И идущие сзади солидные европейцы шокированы гулким ударом кулака по спине, веселым смехом и радостным возгласом:

— Ну, слава Богу, больно! Значит — наяву!..

Нити души

«Вот, вот она, вот русская граница.Святая Русь! Отечество! Я — твой!Чужбины прах с презреньем отряхаю,Пью жадно воздух сей — он мне родной.»Пушкин.

Прошло два года — первые годы, когда за 14 лет я ни разу не сидел в тюрьме.

Не так развернулась жизнь, как мы ждали. Я мечтал как-нибудь раздобыть стипендию, чтобы подтянуть свое медицинское образование и действительно знать. Брат мечтал о тихом уголке где-нибудь на берегу Адриатического моря с рыболовным отдыхом и полной тишиной.

Не удалось. Наша работа оказалась нужной для Зарубежной России. Эта Россия потребовала тысячами голосов из всех концов мира рапорта о том, что мы видели на Родине. Оказалось, что эмиграция так мало знает о реальной советской жизни. Но нити ее души по прежнему крепко привязаны к Родине. И оказалось, что боль России — это боль каждого русского, где бы он ни был.

Мы не могли не отозваться на эти голоса. И иллюзии отдыха и учебы разлетелись, как дым. Россия не дала даже нам, усталым, отпуска, ибо бой на Ее фронте еще не закончен.

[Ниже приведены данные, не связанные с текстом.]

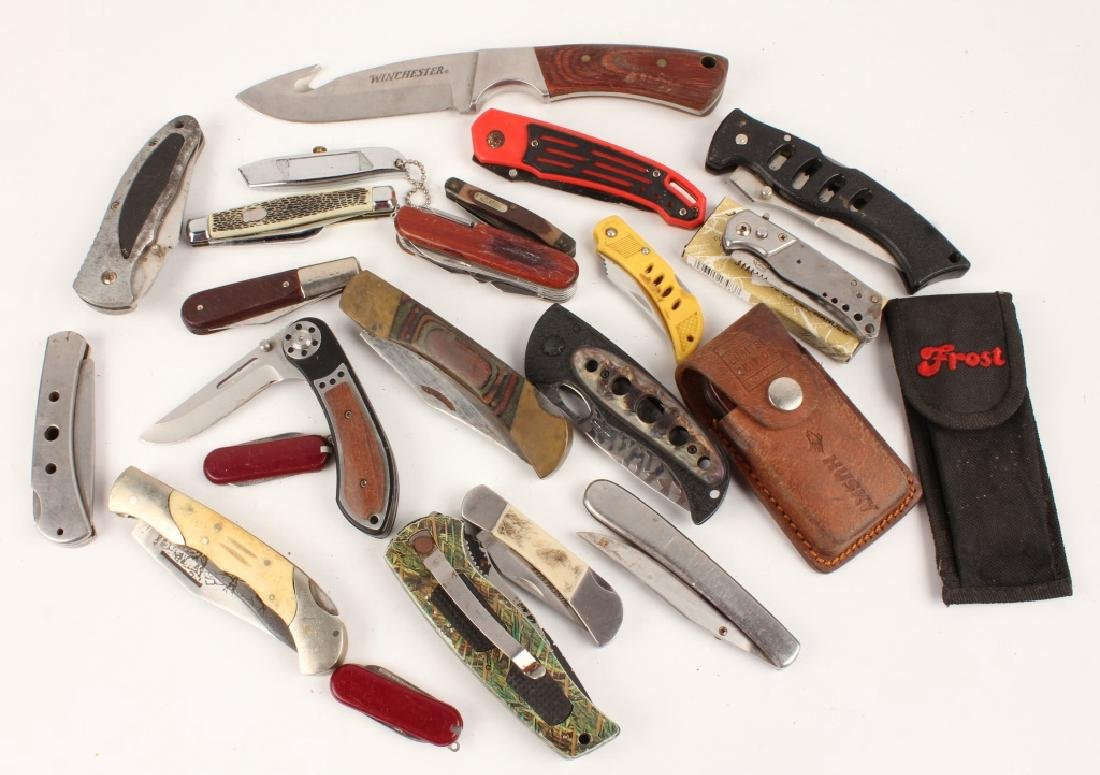 LARGE MIXED LOT OF MOSTLY POCKET KNIVES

Когда я приготовил в типографию последнюю главу этой книги, мы решили вспрыснуть этот торжественный день.

— Дядя Ваня! А ведь, елки палки, скажи кто нибудь этак годика два с гаком тому назад, что мы будем сидеть живыми вне лагеря на воле, за батареей бутылок — ведь, ей Богу, никто из нас не поверил бы!..

— Еще бы!.. Но, вот, скажи тебе кто-нибудь сейчас, что мы скоро будем, Бог даст, выпивать в Москве — так ты поверишь? А ведь, по существу, это куда более вероятно, чем был успех нашего драпежа…

— Это — что и говорить… Оно, конечно, о воронах и «мазепах» в жареном и вареном виде думать теперь не приходится, но… Ноет все-таки что-то там, внутри… Как-то — не жизнь нам здесь. Так — временное прозябание. Душа не живет. И ничто так не радует, как на родной земле. Ведь смешно признаться, а часто хочется — ну хоть бы одним глазком опять на Россию взглянуть, один денек побыть там. Черт побери, хотя бы даже в концлагере!..

Рука брата, наливавшая очередные порции, как-то дрогнула.